In recent years there has been an explosion in the availability and use of mobile, wearable, and Internet-of-Things (IoT) devices which generate vast volumes of sensory data. Moreover, deep learning techniques have shown excellent performance on a wide range of tasks such as visual understanding, natural language processing, and speech recognition. Inspired by the success of deep neural networks and the abundance of sensory data, researchers got increasing opportunities to adopt the successful deep learning techniques to various sensing applications. However, real-life sensing tasks usually involve complex spatiotemporal dependencies, which can hardly be captured using only a data-driven approach. The dynamic nature of the sensing environments exacerbates this problem, especially when labeled data are scarce. Unlike visual and natural language data, raw sensor data are opaque to humans, and cannot be labeled retrospectively in a crowdsourced manner. Therefore, training and deploying deep learning models for complex sensing tasks in dynamic scenarios remains a challenge.

In this dissertation, we first focus on the problem of complex event detection over heterogeneous sensory data. To address this problem, the designed system requires not only the perception ability for extracting informative and useful features from raw data, but also the reasoning ability for mining and analyzing the dependencies between the higher-level concepts. We propose DeepCEP, a neural-symbolic framework that combines the power of deep learning models and Complex Event Processing (CEP) engines. DeepCEP encodes prior knowledge provided by the users to help make effective inferences over the long-term, state-based complex events. To enable the training of this neural-symbolic system, we introduce Neuroplex, which learns from scratch efficiently in complex event settings, under the guidance of high-level prior knowledge. Compared with mainstream deep learning models, Neuroplex reduces the data annotation requirement by 100 times and speeds up the learning process by four times.

Furthermore, we propose the generalized framework DeepSQA for flexible inferencing over heterogeneous sensory data. Given a sensory data context and a task defined on the runtime as natural language questions about the data, DeepSQA can provide an accurate natural language answer. In addition to the DeepSQA, we create SQAGen, a software framework for generating SQA datasets using labeled source sensory data, and also generate OppQA with SQA-Gen for benchmarking different SQA models.
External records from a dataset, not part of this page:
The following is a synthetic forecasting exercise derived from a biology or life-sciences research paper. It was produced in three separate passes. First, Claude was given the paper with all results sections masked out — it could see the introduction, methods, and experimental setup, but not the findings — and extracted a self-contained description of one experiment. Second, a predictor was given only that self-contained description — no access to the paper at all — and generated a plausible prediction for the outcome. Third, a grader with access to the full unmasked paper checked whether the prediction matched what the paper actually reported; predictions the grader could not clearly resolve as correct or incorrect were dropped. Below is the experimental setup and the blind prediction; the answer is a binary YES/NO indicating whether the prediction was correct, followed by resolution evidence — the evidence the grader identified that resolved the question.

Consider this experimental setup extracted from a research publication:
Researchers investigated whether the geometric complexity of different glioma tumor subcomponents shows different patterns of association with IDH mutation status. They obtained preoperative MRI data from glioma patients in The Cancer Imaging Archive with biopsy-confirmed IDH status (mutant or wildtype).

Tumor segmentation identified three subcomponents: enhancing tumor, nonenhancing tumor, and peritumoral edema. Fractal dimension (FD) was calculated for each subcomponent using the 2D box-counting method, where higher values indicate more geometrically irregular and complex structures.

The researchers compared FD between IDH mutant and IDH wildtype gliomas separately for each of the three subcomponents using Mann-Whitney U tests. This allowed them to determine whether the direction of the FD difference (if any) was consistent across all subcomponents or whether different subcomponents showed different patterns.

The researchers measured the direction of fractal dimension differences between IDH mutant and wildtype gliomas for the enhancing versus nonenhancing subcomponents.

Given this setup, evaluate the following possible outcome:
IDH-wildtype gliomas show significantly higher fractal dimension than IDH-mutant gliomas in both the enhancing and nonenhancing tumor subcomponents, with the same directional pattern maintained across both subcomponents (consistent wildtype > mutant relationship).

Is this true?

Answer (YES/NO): NO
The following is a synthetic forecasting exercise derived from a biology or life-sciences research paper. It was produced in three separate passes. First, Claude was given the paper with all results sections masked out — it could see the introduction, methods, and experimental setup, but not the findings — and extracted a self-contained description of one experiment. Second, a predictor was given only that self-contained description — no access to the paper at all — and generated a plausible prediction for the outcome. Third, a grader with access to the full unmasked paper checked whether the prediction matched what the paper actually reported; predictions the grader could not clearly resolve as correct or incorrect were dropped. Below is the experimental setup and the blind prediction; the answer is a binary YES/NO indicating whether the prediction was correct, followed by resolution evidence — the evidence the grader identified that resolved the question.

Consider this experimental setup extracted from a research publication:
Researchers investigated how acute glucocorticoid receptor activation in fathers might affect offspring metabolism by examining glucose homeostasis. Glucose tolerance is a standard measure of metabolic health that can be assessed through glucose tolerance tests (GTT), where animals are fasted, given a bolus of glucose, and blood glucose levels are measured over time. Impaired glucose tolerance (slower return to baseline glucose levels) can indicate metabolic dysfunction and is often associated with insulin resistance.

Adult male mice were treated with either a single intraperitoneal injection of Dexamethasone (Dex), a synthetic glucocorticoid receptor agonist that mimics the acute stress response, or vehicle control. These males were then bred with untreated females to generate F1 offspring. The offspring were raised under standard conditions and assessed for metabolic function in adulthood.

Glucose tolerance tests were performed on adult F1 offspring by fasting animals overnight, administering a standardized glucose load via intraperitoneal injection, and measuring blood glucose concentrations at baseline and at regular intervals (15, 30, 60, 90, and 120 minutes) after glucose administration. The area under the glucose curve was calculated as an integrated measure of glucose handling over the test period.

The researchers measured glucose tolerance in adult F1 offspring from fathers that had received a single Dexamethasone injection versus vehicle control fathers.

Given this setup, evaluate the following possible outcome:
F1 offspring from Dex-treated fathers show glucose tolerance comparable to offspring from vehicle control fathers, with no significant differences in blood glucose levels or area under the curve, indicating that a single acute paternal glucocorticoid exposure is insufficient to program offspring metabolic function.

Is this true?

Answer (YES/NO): NO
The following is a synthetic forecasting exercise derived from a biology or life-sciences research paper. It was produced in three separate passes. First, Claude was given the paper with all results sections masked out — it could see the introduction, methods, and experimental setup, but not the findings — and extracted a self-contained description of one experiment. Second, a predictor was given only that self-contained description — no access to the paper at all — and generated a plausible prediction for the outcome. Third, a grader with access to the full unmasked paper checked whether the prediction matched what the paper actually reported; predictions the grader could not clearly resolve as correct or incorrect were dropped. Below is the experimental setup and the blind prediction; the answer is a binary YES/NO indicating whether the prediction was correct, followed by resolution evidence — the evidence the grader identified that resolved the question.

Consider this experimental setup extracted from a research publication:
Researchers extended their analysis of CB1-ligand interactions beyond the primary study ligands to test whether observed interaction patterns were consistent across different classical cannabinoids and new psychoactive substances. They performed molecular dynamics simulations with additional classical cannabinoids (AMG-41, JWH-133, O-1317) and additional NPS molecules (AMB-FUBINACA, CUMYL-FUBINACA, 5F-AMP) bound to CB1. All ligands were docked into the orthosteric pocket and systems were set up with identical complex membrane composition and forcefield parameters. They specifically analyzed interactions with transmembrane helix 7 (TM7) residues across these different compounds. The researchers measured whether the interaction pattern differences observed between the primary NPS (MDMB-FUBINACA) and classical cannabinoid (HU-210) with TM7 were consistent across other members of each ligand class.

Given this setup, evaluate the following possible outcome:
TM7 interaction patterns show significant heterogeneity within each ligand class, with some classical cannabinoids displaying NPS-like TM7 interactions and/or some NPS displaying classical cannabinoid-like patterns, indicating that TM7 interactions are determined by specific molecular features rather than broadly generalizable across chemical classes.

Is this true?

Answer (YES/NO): NO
Lastly, we investigate the transferability and adaptability of deep learning models under dynamic environments. We propose RecycleML, a unified framework that transfers knowledge among deep learning models of IoT devices with different input modalities, deployments, or tasks. Using human activity recognition as a case study, over our collected CMActivity dataset, we observe that RecycleML reduces the amount of required labeled data by at least 90% and speeds up the training process by up to 50 times.